As for the actually build, I suggest for skaters one wheel at each end and then one right near the block you mount your shoe on, to make sure there's not too much bending. That will give you a decent distribution of weight.
Step 3: Getting Them Ready
Once you have all your holes drilled, pieces fitted, etc, you need to adjust a few things.
The wheels are attached to each side of the frame with 3 washers on each side of the wheel, if you are like me and using skate wheels. Mine came with bearings, and I got 8 for a modest 20 bucks. Now, the wheels has to be tightened up just right; too loose and the wheels will be REALLY fast, and, this is not a speed sport first, this is a resistance and aerobic sport. You want to keep a constant speed and not build speed; hence, you tighten the side bolts which squeezes the washers against the bearing in the middle of the wheel, which, makes that bearing slower. You may not have to do that on all the wheels, but on some I suggest it. Also, be aware of how skate wheels are rated. Yes, not all are the same. I couldn't find soft wheels, wheels that are labeled with a 78 softness rating, and instead got what is considered a hard 82 for skate wheels. Look for this on the packaging. I would have gone with 78's if I could fine them, but oh well...
Now that's wheels. The boots have needs, too. Refer to the below picture of the boot sole and the different bindings... notice the straight groves. Cross country skiing requires the boots to be latched in the toe which allows the rest of the shoe to flex as you move. However, you only want to flex in one direction, up and down, and NOT side to side. In tacking your boots down, make DOUBLY SURE that it is only able to move up and down. If it can move side to side, you have more work to do. However, make sure that you don't put a pincushion in your shoes...
Step 4: Classic Skiers?
Well, I have neglected you.
Okay, if you are interested in this style, as for construction the only difference is instead of constructing it like this: wheel wheel middle block wheel wheel, construct it like this: wheel middle block wheel wheel. A tire at both ends and then one on the opposite side of the middle block. That should make everything sturdy and keep things light; that is what it is all about.

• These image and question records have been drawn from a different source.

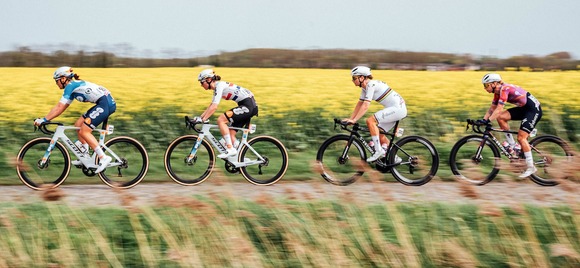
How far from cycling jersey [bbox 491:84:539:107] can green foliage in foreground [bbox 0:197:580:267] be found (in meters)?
3.08

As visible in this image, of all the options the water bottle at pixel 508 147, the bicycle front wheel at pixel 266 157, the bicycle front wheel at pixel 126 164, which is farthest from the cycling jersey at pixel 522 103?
the bicycle front wheel at pixel 126 164

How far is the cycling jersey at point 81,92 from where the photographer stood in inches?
440

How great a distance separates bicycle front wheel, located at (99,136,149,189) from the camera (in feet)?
38.4

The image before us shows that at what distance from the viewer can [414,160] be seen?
38.5ft

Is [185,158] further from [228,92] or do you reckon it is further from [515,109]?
[515,109]

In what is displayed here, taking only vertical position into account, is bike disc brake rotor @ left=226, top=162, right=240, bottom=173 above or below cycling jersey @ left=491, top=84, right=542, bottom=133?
below

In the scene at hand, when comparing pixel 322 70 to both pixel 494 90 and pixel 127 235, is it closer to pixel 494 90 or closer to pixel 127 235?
pixel 494 90

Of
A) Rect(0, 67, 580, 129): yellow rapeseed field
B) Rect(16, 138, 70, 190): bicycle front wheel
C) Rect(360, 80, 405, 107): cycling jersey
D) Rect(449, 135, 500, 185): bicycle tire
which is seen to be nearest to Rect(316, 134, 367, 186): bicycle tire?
Rect(360, 80, 405, 107): cycling jersey

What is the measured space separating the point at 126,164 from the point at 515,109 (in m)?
5.54

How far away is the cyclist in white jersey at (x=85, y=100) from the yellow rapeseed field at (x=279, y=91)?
3535 millimetres

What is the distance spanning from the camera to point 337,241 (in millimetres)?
7625

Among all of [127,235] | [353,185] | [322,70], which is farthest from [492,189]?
[322,70]

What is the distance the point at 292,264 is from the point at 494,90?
523 cm

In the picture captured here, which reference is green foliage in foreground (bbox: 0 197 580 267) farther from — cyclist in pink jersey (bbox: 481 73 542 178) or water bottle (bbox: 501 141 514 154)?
water bottle (bbox: 501 141 514 154)
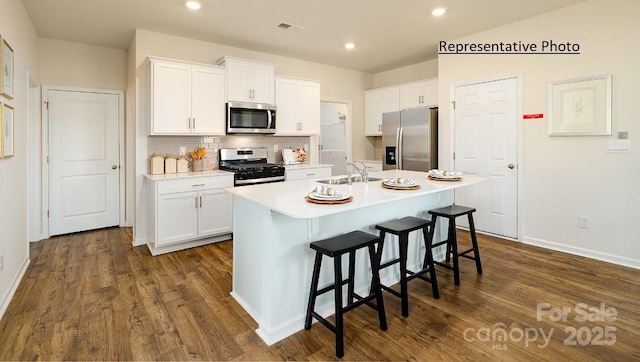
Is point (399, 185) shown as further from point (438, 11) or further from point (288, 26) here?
point (288, 26)

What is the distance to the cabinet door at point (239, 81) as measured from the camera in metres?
4.32

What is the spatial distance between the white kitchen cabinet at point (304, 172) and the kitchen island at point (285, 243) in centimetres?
201

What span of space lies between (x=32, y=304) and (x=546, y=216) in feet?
16.4

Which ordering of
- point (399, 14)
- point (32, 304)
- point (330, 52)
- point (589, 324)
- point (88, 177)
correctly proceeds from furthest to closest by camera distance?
point (330, 52) → point (88, 177) → point (399, 14) → point (32, 304) → point (589, 324)

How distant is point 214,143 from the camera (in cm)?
462

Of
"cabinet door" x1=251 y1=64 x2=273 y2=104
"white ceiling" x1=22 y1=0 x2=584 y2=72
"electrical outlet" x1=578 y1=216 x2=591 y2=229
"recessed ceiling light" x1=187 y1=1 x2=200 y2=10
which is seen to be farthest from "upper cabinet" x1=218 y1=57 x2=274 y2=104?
"electrical outlet" x1=578 y1=216 x2=591 y2=229

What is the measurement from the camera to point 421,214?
3186 mm


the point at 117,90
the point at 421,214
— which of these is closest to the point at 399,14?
the point at 421,214

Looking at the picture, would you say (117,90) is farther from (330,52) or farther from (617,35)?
(617,35)

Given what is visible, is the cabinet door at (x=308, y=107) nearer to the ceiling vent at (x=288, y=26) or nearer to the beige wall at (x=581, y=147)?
the ceiling vent at (x=288, y=26)

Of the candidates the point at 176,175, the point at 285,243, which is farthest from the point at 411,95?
the point at 285,243

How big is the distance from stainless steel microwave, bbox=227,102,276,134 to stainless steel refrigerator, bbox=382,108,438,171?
6.27ft

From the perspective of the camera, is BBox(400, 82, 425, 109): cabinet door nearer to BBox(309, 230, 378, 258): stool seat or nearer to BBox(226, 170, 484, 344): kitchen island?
BBox(226, 170, 484, 344): kitchen island

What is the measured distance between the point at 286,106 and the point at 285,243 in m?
3.19
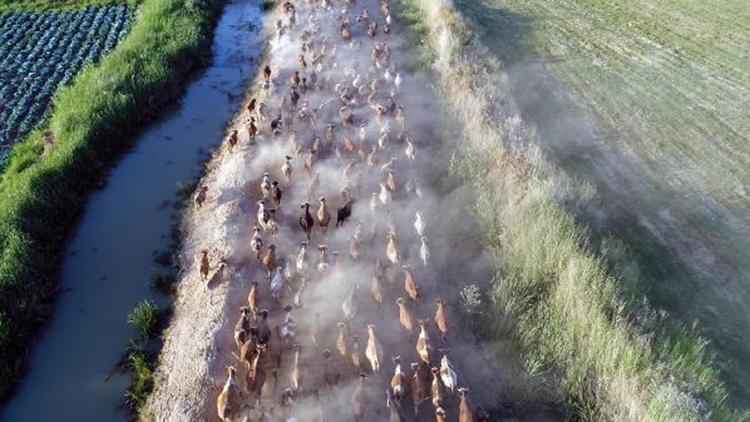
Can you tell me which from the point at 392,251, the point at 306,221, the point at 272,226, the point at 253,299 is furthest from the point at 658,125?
the point at 253,299

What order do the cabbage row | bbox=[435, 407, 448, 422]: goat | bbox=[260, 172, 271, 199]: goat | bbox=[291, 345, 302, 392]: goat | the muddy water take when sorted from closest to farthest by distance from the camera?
bbox=[435, 407, 448, 422]: goat
bbox=[291, 345, 302, 392]: goat
the muddy water
bbox=[260, 172, 271, 199]: goat
the cabbage row

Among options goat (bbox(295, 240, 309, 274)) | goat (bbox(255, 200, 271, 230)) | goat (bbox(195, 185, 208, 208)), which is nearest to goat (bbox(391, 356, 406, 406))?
goat (bbox(295, 240, 309, 274))

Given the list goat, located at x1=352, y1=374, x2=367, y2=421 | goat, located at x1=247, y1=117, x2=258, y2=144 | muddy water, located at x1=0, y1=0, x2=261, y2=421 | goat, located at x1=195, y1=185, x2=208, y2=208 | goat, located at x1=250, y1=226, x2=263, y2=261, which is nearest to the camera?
goat, located at x1=352, y1=374, x2=367, y2=421

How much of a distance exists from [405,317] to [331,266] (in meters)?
1.89

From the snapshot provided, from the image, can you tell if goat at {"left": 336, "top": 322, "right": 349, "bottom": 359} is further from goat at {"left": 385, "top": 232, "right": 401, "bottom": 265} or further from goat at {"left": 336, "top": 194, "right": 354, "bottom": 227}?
goat at {"left": 336, "top": 194, "right": 354, "bottom": 227}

Otherwise, no further modifications are neccesary. You could consider using flat wheels instead of round inline wheels, and I have seen them at the store recently. The classic technique is, literally, pretty straight-forward; you won't need the rounded wheels for turning. Flat ones just make things more stable and make more sense.
Step 5: All Done!
First off, that was my first instructable. : )
2nd, my stupid knee is hurt and I just finished making these, so I can't really tell you how well they work. I will brave the pain tomorrow and try them out rain or shine, with copious amounts of padding. Because that is just how I doo....
*EDIT: I got all geared up and then, come to find, the first flaw in my design. Soccer cleats focus a lot of your energy into the center of the boot, and this does not bode well when adapting them to skates. So I will remove those and put some normal flat-soled shoes on, and then update you all.*
Really, it's not rocket science at all; these are no different than ones you would pay 200-300 dollars more for, albeit the different parts used. They may require some tuning, yes, but ultimately I think they are nifty.
Thanks for reading! If you got this far!